Segment Start: Source records

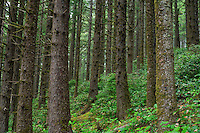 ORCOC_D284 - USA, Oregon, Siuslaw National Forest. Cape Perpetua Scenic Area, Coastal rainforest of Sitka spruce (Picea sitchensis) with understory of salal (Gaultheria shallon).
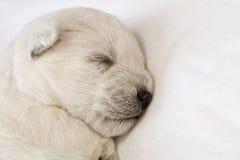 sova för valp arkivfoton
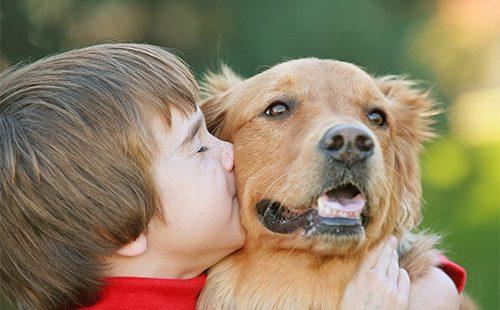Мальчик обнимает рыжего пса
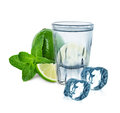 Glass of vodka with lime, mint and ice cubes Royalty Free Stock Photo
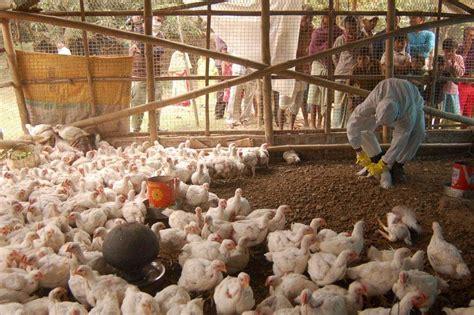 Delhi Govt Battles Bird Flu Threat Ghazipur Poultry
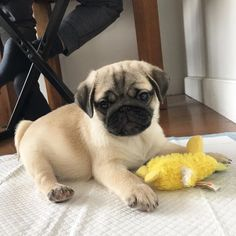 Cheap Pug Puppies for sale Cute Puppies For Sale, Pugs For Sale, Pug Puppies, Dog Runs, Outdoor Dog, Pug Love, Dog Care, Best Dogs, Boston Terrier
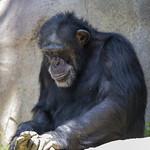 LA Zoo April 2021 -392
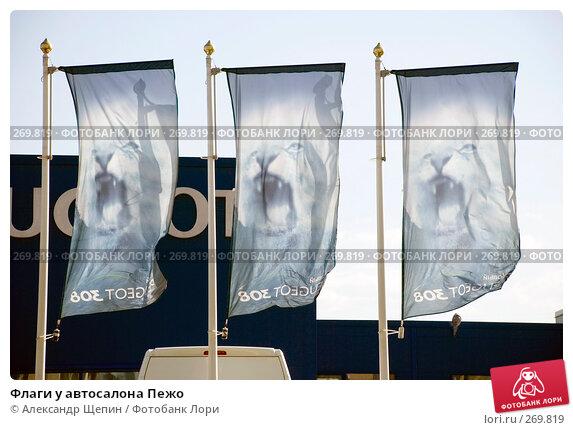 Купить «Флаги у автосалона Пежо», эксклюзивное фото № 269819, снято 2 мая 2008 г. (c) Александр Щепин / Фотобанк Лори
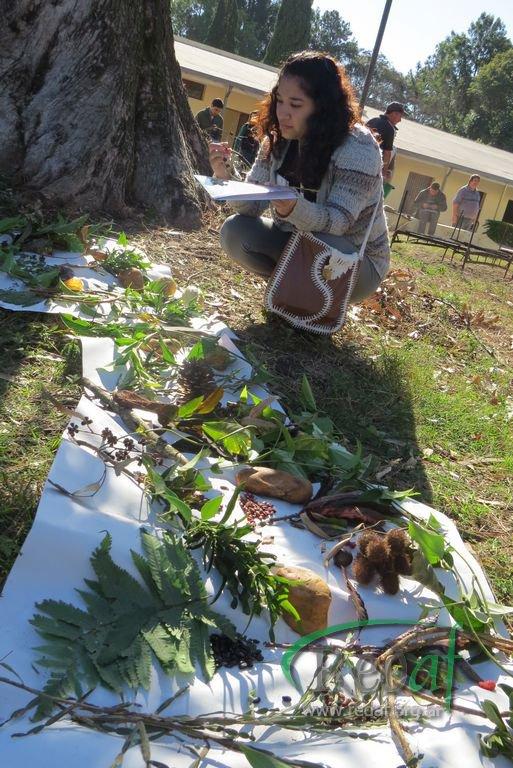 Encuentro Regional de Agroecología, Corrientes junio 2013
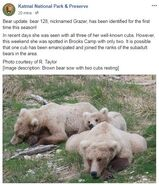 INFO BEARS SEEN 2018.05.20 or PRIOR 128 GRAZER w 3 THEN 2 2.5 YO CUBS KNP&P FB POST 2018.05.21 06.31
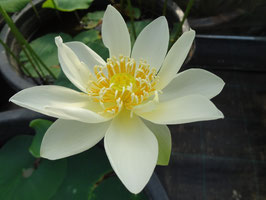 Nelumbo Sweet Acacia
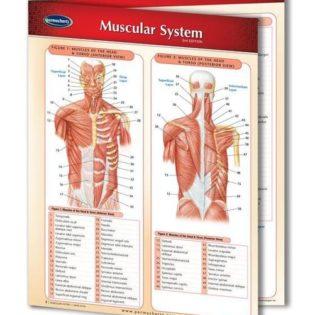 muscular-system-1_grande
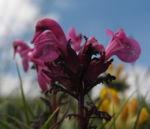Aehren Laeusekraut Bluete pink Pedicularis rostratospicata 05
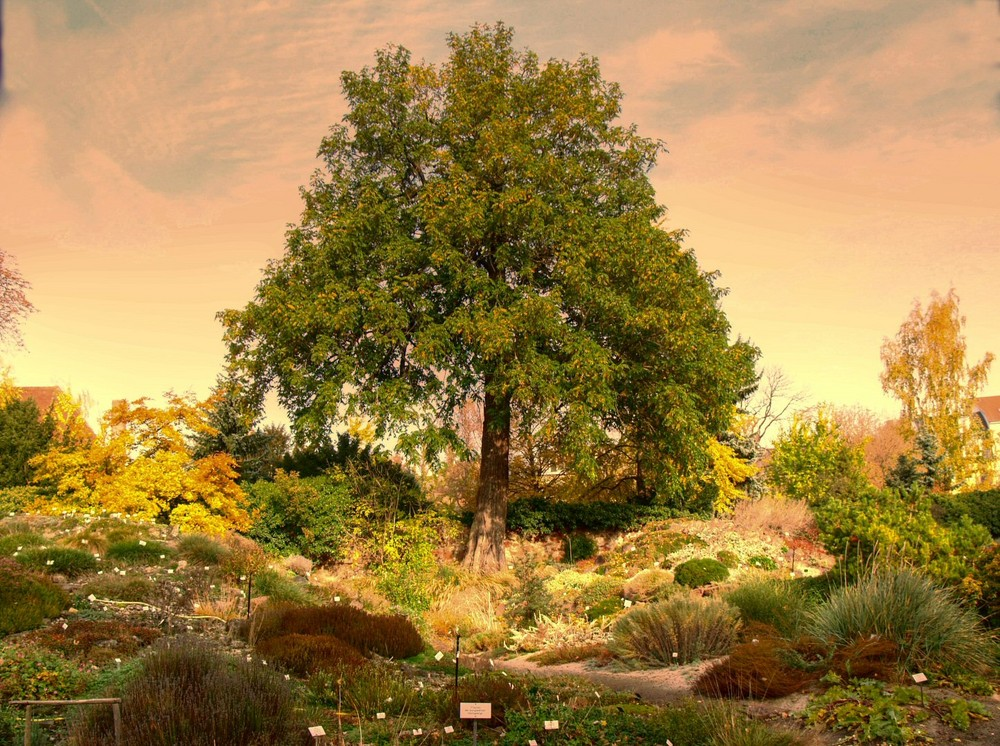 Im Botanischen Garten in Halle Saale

Segment End: Source records

• Activity
Each line from the one that holds "INFO BEARS SEEN" through the end of the entries must be returned exactly, while any pictures stay out.

• Written answer
 INFO BEARS SEEN 2018.05.20 or PRIOR 128 GRAZER w 3 THEN 2 2.5 YO CUBS KNP&P FB POST 2018.05.21 06.31
 Nelumbo Sweet Acacia
 muscular-system-1_grande
Aehren Laeusekraut Bluete pink Pedicularis rostratospicata 05
 Im Botanischen Garten in Halle Saale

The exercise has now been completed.